Job – Copy out every one of the records below word for word, omitting the pictures.

[Short descriptive captions]
▬▬▬▬▬▬▬▬▬▬

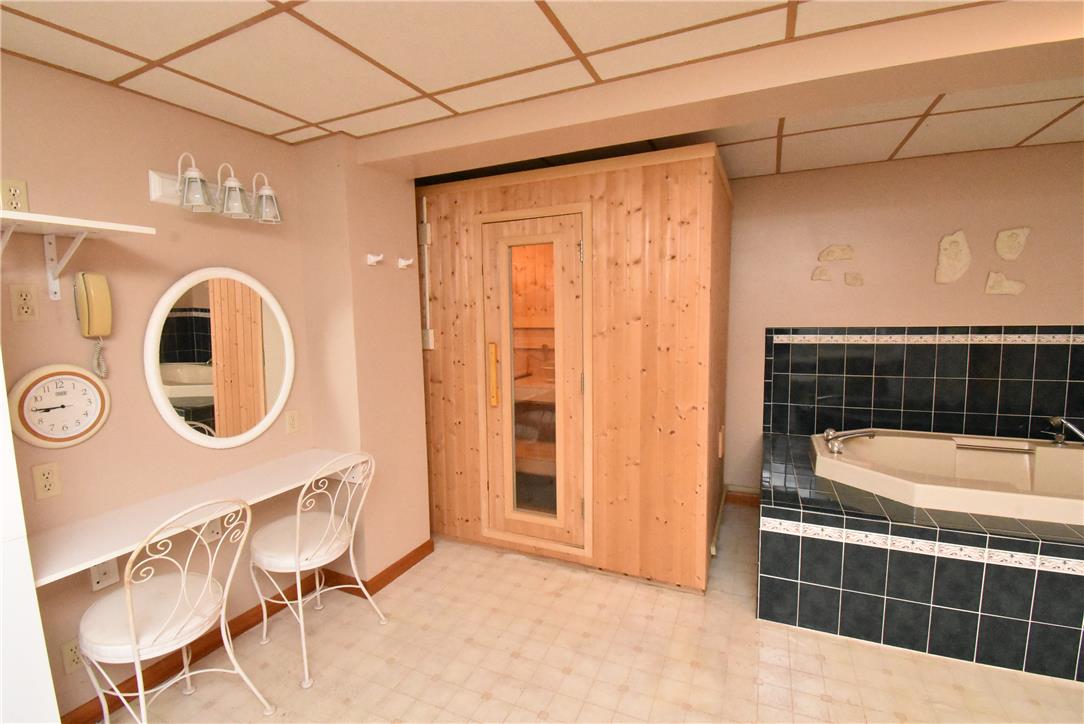 235 Bella Vista Drive Property Photo 69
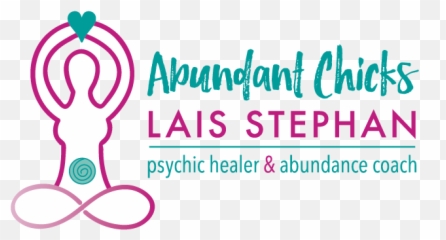 Abundant Chicks Emoji,Psychic Emotion 6 Amazon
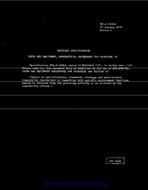 MIL MIL-P-7936A Notice 2 – Cancellation MIL MIL-P-7936A Notice 2 - Cancellation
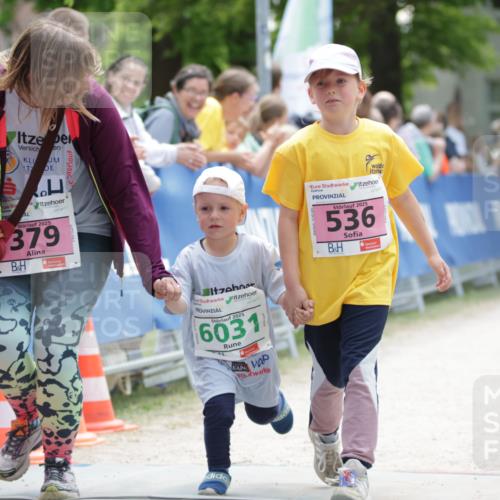 17.05.2025 - Störlauf H.Heesch http://msf.ph/oto/7880087 17.05.2025 13:18:58 Ziel  meine-sportfotos.de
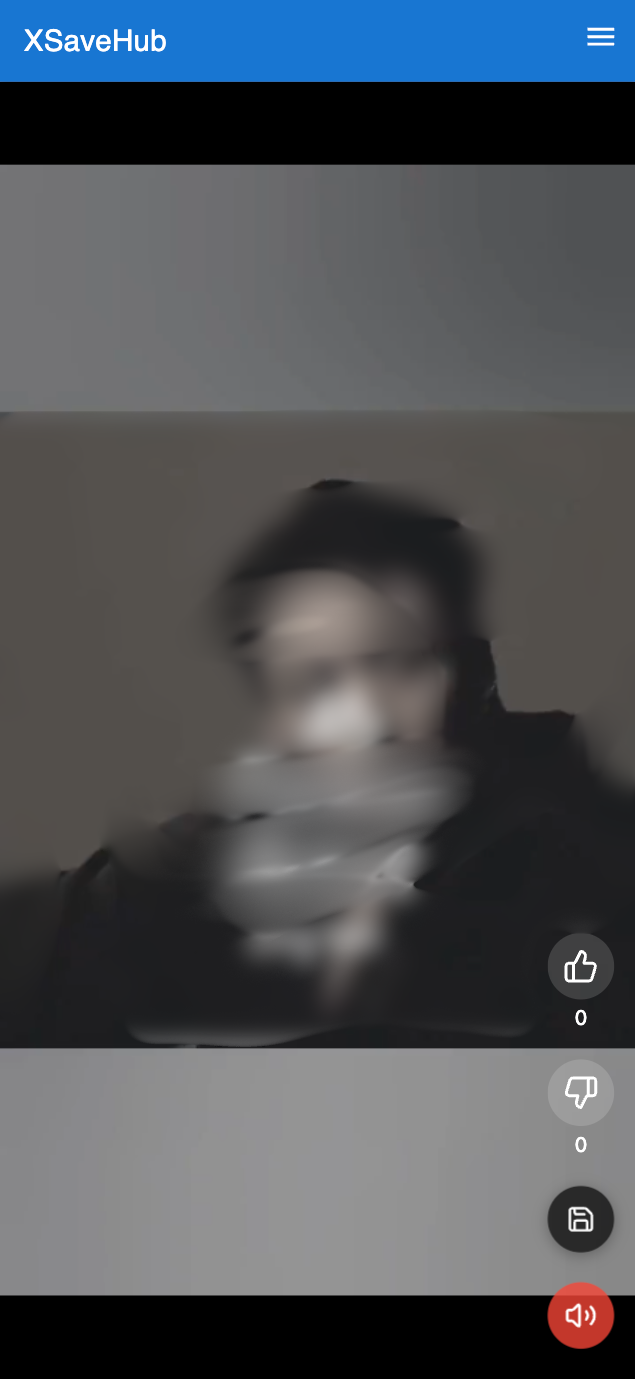 xsavehub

▬▬▬▬▬▬▬▬▬▬

Solved problem –
 235 Bella Vista Drive Property Photo 69
 Abundant Chicks Emoji,Psychic Emotion 6 Amazon
 MIL MIL-P-7936A Notice 2 – Cancellation MIL MIL-P-7936A Notice 2 - Cancellation
 17.05.2025 - Störlauf H.Heesch http://msf.ph/oto/7880087 17.05.2025 13:18:58 Ziel  meine-sportfotos.de
 xsavehub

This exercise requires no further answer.